Harlan meneó la cabeza, pero ahora apartó la vista.

Twissell dijo suavemente:

—Me di cuenta inmediatamente de que Finge le había forzado a su... impremeditada acción.

Harlan levantó la cabeza.

—¿Sabe eso?

—¿Le sorprende? Yo sabía que Finge tramaba algo contra mí. Lo he sabido desde hace mucho tiempo. Soy un viejo, muchacho. Adivino esas cosas. Pero hay formas de vigilar a los Programadores en quienes no se tiene confianza. Existen ciertos métodos de protección, seleccionados en el Tiempo, que no pueden verse en los museos. Hay algunos que solo son conocidos por el Gran Consejo.

Harlan pensó con amargura en la barrera colocada en el 100.000.

—Teniendo en cuenta el informe de Finge y lo que yo ya sabía, era fácil deducir lo que había sucedido —dijo Twissell.

Harlan preguntó de pronto:

—¿Finge sospechaba que era espiado por orden de usted?

—Es posible. No me sorprendería.

Harlan trató de recordar sus primeros días con Finge, cuando Twissell empezó a demostrar interés por el joven Observador. Finge no sabía nada del proyecto Mallansohn, e inmediatamente se fijó en la interferencia de Twissell: «¿Conoce al jefe coordinador Twissell?», le había preguntado una vez, y ahora Harlan se daba cuenta del tono de sospecha e intranquilidad que había en aquella pregunta. Desde entonces, Finge debió sospechar que Harlan era un espía de Twissell. Su odio y enemistad debieron nacer entonces.

Twissell seguía hablando.

—De modo que si me hubiese hablado...

—¿Hablarle a usted? —exclamó Harlan—. ¿Qué hubiera dicho el Consejo?

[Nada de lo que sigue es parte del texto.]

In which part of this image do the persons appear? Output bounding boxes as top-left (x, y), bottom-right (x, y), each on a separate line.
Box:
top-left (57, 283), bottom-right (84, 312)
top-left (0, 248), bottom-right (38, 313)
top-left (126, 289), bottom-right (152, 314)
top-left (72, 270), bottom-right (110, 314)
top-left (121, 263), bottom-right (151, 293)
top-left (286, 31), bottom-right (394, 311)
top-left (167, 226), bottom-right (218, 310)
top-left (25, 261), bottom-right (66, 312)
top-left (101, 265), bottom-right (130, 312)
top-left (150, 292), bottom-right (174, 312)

—Entre todos los Consejeros, solo yo lo sabía.

—¿Y nunca les ha informado? —se burló Harlan.

—Nunca.

Harlan sintió fiebre. Las ropas le ahogaban. ¿Iba a continuar aquella terrible pesadilla? ¡Absurda conversación! ¿Para qué? ¿Por qué no terminaba ya la Eternidad? ¿Por qué no se encontraban ya en la oscura y serena paz de la Irrealidad? ¡Por el Gran Cronos! ¿Qué estaba pasando?

Twissell dijo:

—¿No me cree?

—¿Por qué he de creerle? —gritó Harlan—. Vinieron para examinarme durante aquel almuerzo, ¿no es cierto? ¿Por qué habrían hecho una cosa semejante si no conocieran el informe? Vinieron para conocer al raro fenómeno que había violado las leyes de la Eternidad, pero al que no se podía castigar hasta el día siguiente. Un día más, y el proyecto Mallansohn habría terminado. Vinieron a disfrutar por anticipado del mañana.